Rewrite the items below, changing "farthest" to "furthest" and keeping everything else the same.

(Extracted data entries)
--- begin ---

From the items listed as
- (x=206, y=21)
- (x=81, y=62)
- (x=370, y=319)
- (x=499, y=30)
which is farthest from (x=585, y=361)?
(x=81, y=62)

--- end ---

Response to the exercise:
From the items listed as
- (x=206, y=21)
- (x=81, y=62)
- (x=370, y=319)
- (x=499, y=30)
which is furthest from (x=585, y=361)?
(x=81, y=62)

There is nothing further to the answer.